What 250 more Special Forces in Syria can do

ISIS is making enemies in Syria, and there's a need to ramp up efforts to train them. That's where the new Special Operations forces fit in. 

Kevin Lamarque/Reuters
President Obama speaks during his visit to Hanover, Germany, Tuesday.

President Obama’s announcement Monday that 250 Special Operations Forces will be headed to Syria suggests that a “start small” approach to combatting the Islamic State might be showing signs of promise.

Last fall, Mr. Obama sent 50 special operators to Syria as trainers as “a proof of concept of sorts,” says Melissa Dalton, a former intelligence analyst for the Defense Intelligence Agency. The goal was to see if the United States could use the training to gain traction with Kurdish fighters and Arab Sunnis on the ground, she says.

On Monday, Obama offered his verdict, saying that the expertise of the Special Operations Forces already in Syria “has been critical as local forces have driven [the Islamic State] out of key areas.” 

Monday’s decision, then, appears to be an attempt to hit the fast forward button.

It “seems to reflect that this proof of concept works,” adds Ms. Dalton. “There’s been some positive momentum built up, with the idea now being, ‘OK, if we expand that out a bit further – multiply the amount of trainers in the country – then perhaps we can multiply the effects.' ”

There are questions. At a time when a diplomatic cease-fire is faltering, the US seems to be doubling down on a military strategy, even as it has failed to define what a realistic end state might be, Dalton says. 

“Where are we building to? Is this the first of many plus-ups happening incrementally – and to what end?”

But building out the program bit by bit makes sense, say others.
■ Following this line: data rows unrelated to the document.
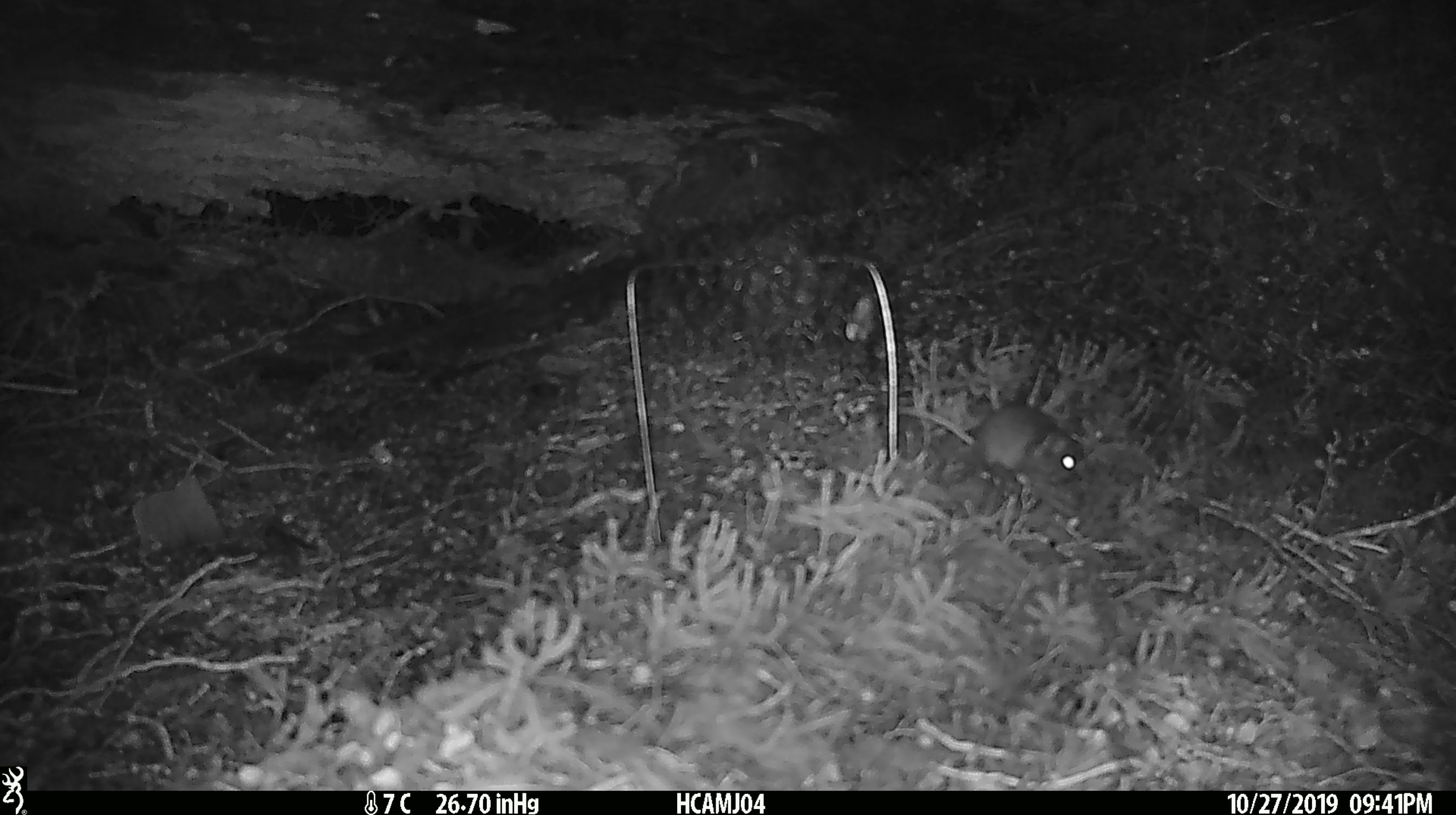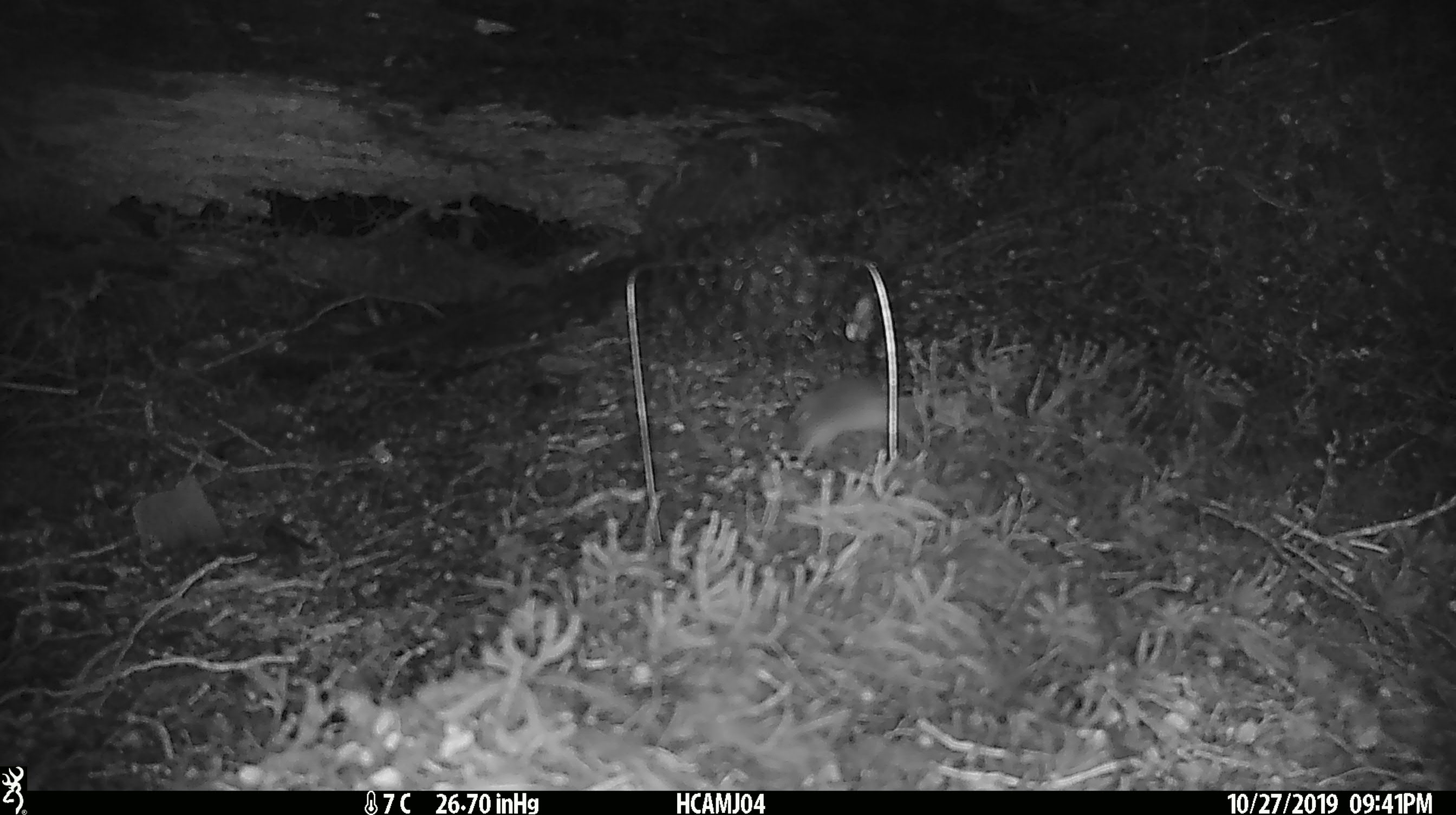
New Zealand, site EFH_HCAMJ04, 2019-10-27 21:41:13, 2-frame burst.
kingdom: Animalia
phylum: Chordata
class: Mammalia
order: Rodentia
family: Muridae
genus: Mus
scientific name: Mus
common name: mouse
It gives the US the potential to empower anti-Islamic State forces in a proven way without becoming embroiled in a Mideast war.

In this case, “incrementalism is the right approach,” says Nicholas Heras, a Middle East analyst at the Center for a New American Security. 

Monday’s decision mirrored another made last week, with more US troops on their way to Iraq in newly-expanded roles that will bring them “closer to the action,” as Defense Secretary Ash Carter put it. 

With Obama making no secret of his desire to keep US out of another war in the Middle East, this increase in Syria from 50 to 300 Special Operations Forces is seen as a relatively low-risk gambit.

In the past, the US has made much more grandiose efforts at fighting the Islamic State, also known as ISIS. Before the US sent over its 50 special operators last fall, it attempted a $500 million effort to train Syrian anti-ISIS forces. The result: “four or five” fighters on the battlefield, Gen. Lloyd Austin told Congress last September.

But still, the Syrian rebels in the program were “getting terrific training,” Christine Wormuth, the Pentagon’s policy chief, assured lawmakers. 

The answer was to pivot to the 50 special operators, who have worked on refining their message to potential recruits. 

“They are explaining the benefits: They get training, they get US airstrike support, US logistical support, and the tacit idea that while ISIS is the primary objective, the US isn’t going to complain if these groups fight back against” Syrian president Bashar al-Assad, Mr. Heras says.

The trainers have also had some success in expanding the number of Syrian Arabs within the Syrian Democratic Forces, Heras adds. 

That’s important in building some degree of trust among anti-ISIS forces. Kurds have proven to be US forces’ most-reliable partners, but Syrian Arabs distrust them – to the point that Sunni Arab families were fleeing deeper into ISIS-held territory for fear of Kurdish forces, Amnesty International reports. The Kurdish forces were accused of ethnic cleansing and forcibly removing Sunni Arabs from their homes. 

Kurdish forces ultimately want an autonomous region of their own within Syria, a goal that many Sunni Arabs do not support, notes Jenny Cafarella, a fellow at the Institute for the Study of War. 

But a greater ethnic mix of forces battling ISIS could help in the long run. If these troops can ultimately take back control of their hometowns, then they must find a way to live together and govern – an even trickier proposition than winning on the battlefield. 

And the pool of recruits is growing.

In the first train-and-equip mission, the emphasis was on fighters that had been recommended by Syrians on the ground, often with the Turks acting as intermediaries. 

Now, the latest pool includes “guys who were expelled from ISIS-controlled territory, so they have a sense of vengeance – they’re on a mission,” Heras says. “For them, it’s ISIS that’s the major impediment to them being able to go back home, to build up their own government,” he adds. “For them, it’s ISIS that’s the main enemy.”